EXERCISE REQUIREMENTS: Your task is to write out exactly the lines from the line containing "Observing this photo, would" through the end of the records, inclusive at both ends.

ENTRIES PROVIDED:
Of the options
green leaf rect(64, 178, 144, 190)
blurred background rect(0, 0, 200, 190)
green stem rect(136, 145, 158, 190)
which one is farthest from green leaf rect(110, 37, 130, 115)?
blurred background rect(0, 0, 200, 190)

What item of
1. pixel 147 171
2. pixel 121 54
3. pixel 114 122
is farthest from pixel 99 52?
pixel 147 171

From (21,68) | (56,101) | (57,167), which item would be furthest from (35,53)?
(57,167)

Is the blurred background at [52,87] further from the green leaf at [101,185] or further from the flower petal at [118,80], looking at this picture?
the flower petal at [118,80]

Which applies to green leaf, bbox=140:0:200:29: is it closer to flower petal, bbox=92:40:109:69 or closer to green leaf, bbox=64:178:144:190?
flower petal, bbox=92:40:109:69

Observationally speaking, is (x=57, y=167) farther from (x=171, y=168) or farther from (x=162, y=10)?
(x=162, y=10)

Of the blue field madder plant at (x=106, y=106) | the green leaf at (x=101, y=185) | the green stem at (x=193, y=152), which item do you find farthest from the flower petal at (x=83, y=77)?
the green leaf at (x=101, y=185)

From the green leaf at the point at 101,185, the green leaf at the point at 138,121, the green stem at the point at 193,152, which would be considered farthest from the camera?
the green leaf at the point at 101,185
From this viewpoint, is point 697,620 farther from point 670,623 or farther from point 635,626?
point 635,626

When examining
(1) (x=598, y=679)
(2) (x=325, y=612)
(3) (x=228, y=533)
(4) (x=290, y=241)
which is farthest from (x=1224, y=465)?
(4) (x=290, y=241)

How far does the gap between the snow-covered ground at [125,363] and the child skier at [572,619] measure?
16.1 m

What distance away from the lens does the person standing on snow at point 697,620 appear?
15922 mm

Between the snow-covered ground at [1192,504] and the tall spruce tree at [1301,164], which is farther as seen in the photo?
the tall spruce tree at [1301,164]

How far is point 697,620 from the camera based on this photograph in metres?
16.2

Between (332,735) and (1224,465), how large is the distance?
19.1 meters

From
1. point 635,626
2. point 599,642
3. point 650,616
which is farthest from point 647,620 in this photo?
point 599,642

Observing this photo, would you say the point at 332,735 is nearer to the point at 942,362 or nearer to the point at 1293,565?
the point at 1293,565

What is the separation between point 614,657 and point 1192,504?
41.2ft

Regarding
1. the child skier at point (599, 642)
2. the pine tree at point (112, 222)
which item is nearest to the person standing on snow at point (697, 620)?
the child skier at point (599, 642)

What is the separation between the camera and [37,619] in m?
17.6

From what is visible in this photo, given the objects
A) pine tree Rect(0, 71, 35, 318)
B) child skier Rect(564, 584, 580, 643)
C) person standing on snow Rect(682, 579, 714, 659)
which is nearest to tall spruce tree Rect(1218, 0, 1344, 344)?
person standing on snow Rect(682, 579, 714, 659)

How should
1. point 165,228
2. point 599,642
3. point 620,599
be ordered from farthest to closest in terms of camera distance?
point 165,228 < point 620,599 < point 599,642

WORKED ANSWER:
Observing this photo, would you say the point at 332,735 is nearer to the point at 942,362 or nearer to the point at 1293,565?
the point at 1293,565

What is the separation between point 614,657 and point 1192,504?
41.2ft

Regarding
1. the child skier at point (599, 642)
2. the pine tree at point (112, 222)
which item is nearest to the person standing on snow at point (697, 620)?
the child skier at point (599, 642)

What is the separation between the camera and [37,619] in m?
17.6

From what is visible in this photo, given the objects
A) pine tree Rect(0, 71, 35, 318)
B) child skier Rect(564, 584, 580, 643)
C) person standing on snow Rect(682, 579, 714, 659)
which is nearest to tall spruce tree Rect(1218, 0, 1344, 344)?
person standing on snow Rect(682, 579, 714, 659)

How should
1. point 165,228
2. point 599,642
3. point 620,599
be ordered from farthest to closest in terms of camera distance?
point 165,228 < point 620,599 < point 599,642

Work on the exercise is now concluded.